Managing Output Files

This solution describes how to design a pipeline that writes output files to a destination, and then moves the files to a different location and changes the permissions for the files.

Let's say that your pipeline writes data to Azure Data Lake Storage Gen2. By default, the Azure Data Lake Storage Gen2 destination creates a complex set of directories for output files and late record files, keeping files open for writing based on stage configuration. That's great, but once the files are complete, you'd like the files moved to a different location. And while you're at it, it would be nice to set the permissions for the written files.

So what do you do?

Add an event stream to the pipeline to manage output files when the Azure Data Lake Storage Gen2 destination is done writing them. Then, use the ADLS Gen2 File Metadata executor in the event stream.

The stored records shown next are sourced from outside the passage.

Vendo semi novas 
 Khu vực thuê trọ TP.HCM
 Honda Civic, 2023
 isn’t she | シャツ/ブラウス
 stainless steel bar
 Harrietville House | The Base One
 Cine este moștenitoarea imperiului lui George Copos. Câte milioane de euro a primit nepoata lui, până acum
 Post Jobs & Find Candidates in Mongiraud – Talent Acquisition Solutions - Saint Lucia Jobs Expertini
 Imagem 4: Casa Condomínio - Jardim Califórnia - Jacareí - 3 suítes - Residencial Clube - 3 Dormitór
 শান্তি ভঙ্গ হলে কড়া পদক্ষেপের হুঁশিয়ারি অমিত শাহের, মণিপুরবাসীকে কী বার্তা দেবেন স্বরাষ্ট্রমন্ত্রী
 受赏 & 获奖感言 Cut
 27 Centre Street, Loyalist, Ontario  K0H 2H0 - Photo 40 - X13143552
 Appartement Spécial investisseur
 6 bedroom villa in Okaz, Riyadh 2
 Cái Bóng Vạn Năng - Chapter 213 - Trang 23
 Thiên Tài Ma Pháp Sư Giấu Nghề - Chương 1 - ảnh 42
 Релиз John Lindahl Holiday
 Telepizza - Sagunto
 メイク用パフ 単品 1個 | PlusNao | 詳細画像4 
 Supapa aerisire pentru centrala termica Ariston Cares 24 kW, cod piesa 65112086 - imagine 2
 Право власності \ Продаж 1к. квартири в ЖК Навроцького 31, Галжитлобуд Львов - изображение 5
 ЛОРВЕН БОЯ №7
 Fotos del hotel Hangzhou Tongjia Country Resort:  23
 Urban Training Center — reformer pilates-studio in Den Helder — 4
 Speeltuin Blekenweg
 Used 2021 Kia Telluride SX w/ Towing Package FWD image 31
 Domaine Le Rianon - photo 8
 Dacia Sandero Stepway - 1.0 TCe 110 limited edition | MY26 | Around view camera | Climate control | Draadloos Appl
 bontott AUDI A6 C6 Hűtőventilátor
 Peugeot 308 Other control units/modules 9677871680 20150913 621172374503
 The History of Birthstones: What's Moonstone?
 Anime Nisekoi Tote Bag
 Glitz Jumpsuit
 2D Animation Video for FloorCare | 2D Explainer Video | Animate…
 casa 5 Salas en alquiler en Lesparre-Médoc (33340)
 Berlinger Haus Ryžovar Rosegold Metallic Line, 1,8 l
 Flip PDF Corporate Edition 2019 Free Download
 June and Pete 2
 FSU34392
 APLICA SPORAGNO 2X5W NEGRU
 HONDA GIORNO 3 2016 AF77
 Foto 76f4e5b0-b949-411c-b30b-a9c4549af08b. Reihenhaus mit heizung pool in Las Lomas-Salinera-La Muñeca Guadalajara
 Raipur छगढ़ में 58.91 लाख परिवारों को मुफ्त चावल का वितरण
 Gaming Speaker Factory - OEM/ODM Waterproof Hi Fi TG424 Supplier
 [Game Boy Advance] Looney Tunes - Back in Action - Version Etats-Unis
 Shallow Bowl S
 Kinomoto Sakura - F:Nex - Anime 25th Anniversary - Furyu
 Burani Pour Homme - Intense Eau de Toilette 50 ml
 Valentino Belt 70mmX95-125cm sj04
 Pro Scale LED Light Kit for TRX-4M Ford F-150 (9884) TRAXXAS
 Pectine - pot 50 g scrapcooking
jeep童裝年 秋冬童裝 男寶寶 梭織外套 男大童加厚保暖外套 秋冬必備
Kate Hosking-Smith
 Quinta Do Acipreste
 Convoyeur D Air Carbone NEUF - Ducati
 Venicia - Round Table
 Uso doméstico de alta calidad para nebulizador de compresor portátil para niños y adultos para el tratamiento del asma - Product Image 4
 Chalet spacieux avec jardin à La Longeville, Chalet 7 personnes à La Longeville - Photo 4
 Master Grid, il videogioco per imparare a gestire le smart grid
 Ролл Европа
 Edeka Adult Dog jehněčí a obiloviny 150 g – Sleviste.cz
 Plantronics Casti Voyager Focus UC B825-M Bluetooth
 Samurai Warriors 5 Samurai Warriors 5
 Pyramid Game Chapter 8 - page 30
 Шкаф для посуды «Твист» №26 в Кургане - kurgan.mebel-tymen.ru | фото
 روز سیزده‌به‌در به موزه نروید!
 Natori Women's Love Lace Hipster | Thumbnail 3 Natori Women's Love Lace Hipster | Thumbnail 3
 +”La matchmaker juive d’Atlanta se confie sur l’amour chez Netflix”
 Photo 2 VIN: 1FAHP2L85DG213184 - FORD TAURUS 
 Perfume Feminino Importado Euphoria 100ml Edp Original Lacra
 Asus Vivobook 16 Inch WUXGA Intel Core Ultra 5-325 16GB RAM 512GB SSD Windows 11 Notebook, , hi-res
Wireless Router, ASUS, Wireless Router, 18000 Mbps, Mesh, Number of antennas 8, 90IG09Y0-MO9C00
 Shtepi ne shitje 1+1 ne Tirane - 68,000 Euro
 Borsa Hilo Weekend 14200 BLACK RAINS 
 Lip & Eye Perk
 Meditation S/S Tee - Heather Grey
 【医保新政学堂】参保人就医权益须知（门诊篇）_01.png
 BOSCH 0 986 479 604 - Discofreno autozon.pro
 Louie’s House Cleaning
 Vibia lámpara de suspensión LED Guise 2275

Here's a pipeline that reads from a PostgreSQL database, performs some processing, and writes to Azure Data Lake Storage Gen2:

  1. To add an event stream, first configure the Azure Data Lake Storage Gen2 destination to generate events:

    On the General tab of the destination, select the Produce Events property.

    Now, the event output stream becomes available, and the Azure Data Lake Storage Gen2 destination generates an event record each time it closes an output file. The event record includes fields for the file name, path, and size.

  2. Connect the destination event output stream to an ADLS Gen2 File Metadata executor.

    Now, each time the ADLS Gen2 File Metadata executor receives an event, it triggers the tasks that you configure it to run.

  3. Configure the ADLS Gen2 File Metadata executor to move the files to the directory that you want and set the permissions for the file.

    In the ADLS Gen2 File Metadata executor, configure the connection details on the Data Lake tab. Then, on the Tasks tab, select Change Metadata on Existing File to configure the changes that you want to make.

    In this case, you want to move files to /new/location, and set the file permissions to 0440 to allow the user and group read access to the files:

With this event stream added to the pipeline, each time the Azure Data Lake Storage Gen2 destination closes a file, it generates an event record. When the ADLS Gen2 File Metadata executor receives the event record, it moves the file and sets the file permissions. No muss, no fuss.